(Entries on spatial position)
____________________
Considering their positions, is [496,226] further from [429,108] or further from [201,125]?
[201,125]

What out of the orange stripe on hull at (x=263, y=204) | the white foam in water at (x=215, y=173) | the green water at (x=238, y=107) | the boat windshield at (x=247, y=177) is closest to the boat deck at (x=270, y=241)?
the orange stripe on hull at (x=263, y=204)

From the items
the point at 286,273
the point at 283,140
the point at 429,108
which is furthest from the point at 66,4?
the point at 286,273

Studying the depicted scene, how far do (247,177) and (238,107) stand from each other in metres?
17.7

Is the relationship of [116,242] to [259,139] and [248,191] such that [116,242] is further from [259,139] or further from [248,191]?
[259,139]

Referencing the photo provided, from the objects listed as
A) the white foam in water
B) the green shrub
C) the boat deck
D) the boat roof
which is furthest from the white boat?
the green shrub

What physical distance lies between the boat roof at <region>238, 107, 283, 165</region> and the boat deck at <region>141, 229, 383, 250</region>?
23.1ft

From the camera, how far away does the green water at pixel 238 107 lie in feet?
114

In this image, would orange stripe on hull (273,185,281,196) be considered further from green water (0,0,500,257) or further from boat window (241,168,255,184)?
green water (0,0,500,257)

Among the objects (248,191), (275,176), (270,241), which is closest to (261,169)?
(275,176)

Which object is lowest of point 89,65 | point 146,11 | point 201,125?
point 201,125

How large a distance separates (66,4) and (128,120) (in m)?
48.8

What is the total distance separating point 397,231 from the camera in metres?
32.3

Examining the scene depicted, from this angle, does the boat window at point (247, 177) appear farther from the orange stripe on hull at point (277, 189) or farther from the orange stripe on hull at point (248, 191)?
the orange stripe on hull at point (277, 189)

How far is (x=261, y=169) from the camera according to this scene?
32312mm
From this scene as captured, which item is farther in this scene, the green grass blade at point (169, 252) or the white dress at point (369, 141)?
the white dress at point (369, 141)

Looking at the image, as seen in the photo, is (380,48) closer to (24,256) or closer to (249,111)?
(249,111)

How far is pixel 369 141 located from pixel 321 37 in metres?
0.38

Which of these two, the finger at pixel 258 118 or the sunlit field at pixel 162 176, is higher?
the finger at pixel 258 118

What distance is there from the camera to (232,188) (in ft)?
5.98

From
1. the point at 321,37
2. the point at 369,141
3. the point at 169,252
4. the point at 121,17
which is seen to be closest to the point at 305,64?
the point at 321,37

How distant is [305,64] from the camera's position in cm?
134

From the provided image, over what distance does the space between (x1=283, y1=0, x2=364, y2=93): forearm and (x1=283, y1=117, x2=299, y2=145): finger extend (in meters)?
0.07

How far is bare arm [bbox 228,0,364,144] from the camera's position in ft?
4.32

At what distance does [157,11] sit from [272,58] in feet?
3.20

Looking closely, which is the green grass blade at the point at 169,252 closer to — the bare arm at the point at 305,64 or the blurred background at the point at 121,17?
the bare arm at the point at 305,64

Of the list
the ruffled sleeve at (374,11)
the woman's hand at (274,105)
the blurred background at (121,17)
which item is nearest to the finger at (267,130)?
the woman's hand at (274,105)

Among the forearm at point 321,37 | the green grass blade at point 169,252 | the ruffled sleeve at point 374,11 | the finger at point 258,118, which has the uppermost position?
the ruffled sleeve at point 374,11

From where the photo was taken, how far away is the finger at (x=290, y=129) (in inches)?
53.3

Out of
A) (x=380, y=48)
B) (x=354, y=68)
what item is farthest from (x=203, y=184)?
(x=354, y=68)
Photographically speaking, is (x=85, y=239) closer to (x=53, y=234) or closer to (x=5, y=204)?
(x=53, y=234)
____________________
Return all of the items above verbatim, keeping every line unchanged.

*Output of the exercise*
Considering their positions, is [496,226] further from [429,108] or further from [201,125]?
[201,125]

What out of the orange stripe on hull at (x=263, y=204) | the white foam in water at (x=215, y=173) | the green water at (x=238, y=107) | the boat windshield at (x=247, y=177) is closest to the boat deck at (x=270, y=241)?
the orange stripe on hull at (x=263, y=204)

From the items
the point at 286,273
the point at 283,140
the point at 429,108
which is furthest from the point at 66,4?
the point at 286,273

Studying the depicted scene, how far do (247,177) and (238,107) stand from each other in metres?
17.7

Is the relationship of [116,242] to [259,139] and [248,191] such that [116,242] is further from [259,139] or further from [248,191]?
[259,139]

Referencing the photo provided, from the objects listed as
A) the white foam in water
B) the green shrub
C) the boat deck
D) the boat roof
which is furthest from the white boat?
the green shrub

What physical distance lies between the boat roof at <region>238, 107, 283, 165</region> and the boat deck at <region>141, 229, 383, 250</region>?
23.1ft

From the camera, how far away does the green water at pixel 238 107 lie in feet?
114

In this image, would orange stripe on hull (273,185,281,196) be considered further from green water (0,0,500,257) or further from boat window (241,168,255,184)?
green water (0,0,500,257)

Among the objects (248,191), (275,176), (270,241), which is closest to (261,169)?
(275,176)

Which object is lowest of point 89,65 | point 146,11 | point 201,125?
point 201,125

How large a distance separates (66,4) and (128,120) (in m)?
48.8

What is the total distance separating point 397,231 from the camera in metres?
32.3

Examining the scene depicted, from this angle, does the boat window at point (247, 177) appear farther from the orange stripe on hull at point (277, 189) or farther from the orange stripe on hull at point (248, 191)?
the orange stripe on hull at point (277, 189)

How far is (x=261, y=169) from the camera according to this scene?
32312mm
From this scene as captured, which item is farther in this scene, the green grass blade at point (169, 252) or the white dress at point (369, 141)?
the white dress at point (369, 141)

Looking at the image, as seen in the photo, is (380,48) closer to (24,256) or closer to (249,111)?
(249,111)

How far is pixel 369 141 located from pixel 321 37 in metres?
0.38

Which of these two, the finger at pixel 258 118 or the sunlit field at pixel 162 176, is higher?
the finger at pixel 258 118

What distance is there from the camera to (232,188) (in ft)?
5.98

From
1. the point at 321,37
2. the point at 369,141
3. the point at 169,252
4. the point at 121,17
which is seen to be closest to the point at 305,64?
the point at 321,37

How distant is [305,64] from the camera's position in cm?
134

From the provided image, over what distance does the space between (x1=283, y1=0, x2=364, y2=93): forearm and (x1=283, y1=117, x2=299, y2=145): finger extend (in meters)?
0.07

How far is bare arm [bbox 228,0,364,144] from the camera's position in ft?
4.32

At what distance does [157,11] sit from [272,58] in feet?
3.20

Looking closely, which is the green grass blade at the point at 169,252 closer to — the bare arm at the point at 305,64 or the blurred background at the point at 121,17?
the bare arm at the point at 305,64

Of the list
the ruffled sleeve at (374,11)
the woman's hand at (274,105)
the blurred background at (121,17)
which item is nearest to the finger at (267,130)?
the woman's hand at (274,105)

Among the forearm at point 321,37 | the green grass blade at point 169,252 | the ruffled sleeve at point 374,11 | the finger at point 258,118, which has the uppermost position?
the ruffled sleeve at point 374,11

From where the photo was taken, how far away is the finger at (x=290, y=129) (in inches)?
53.3

Out of
A) (x=380, y=48)
B) (x=354, y=68)
what item is farthest from (x=203, y=184)?
(x=354, y=68)
Photographically speaking, is (x=85, y=239) closer to (x=53, y=234) or closer to (x=5, y=204)?
(x=53, y=234)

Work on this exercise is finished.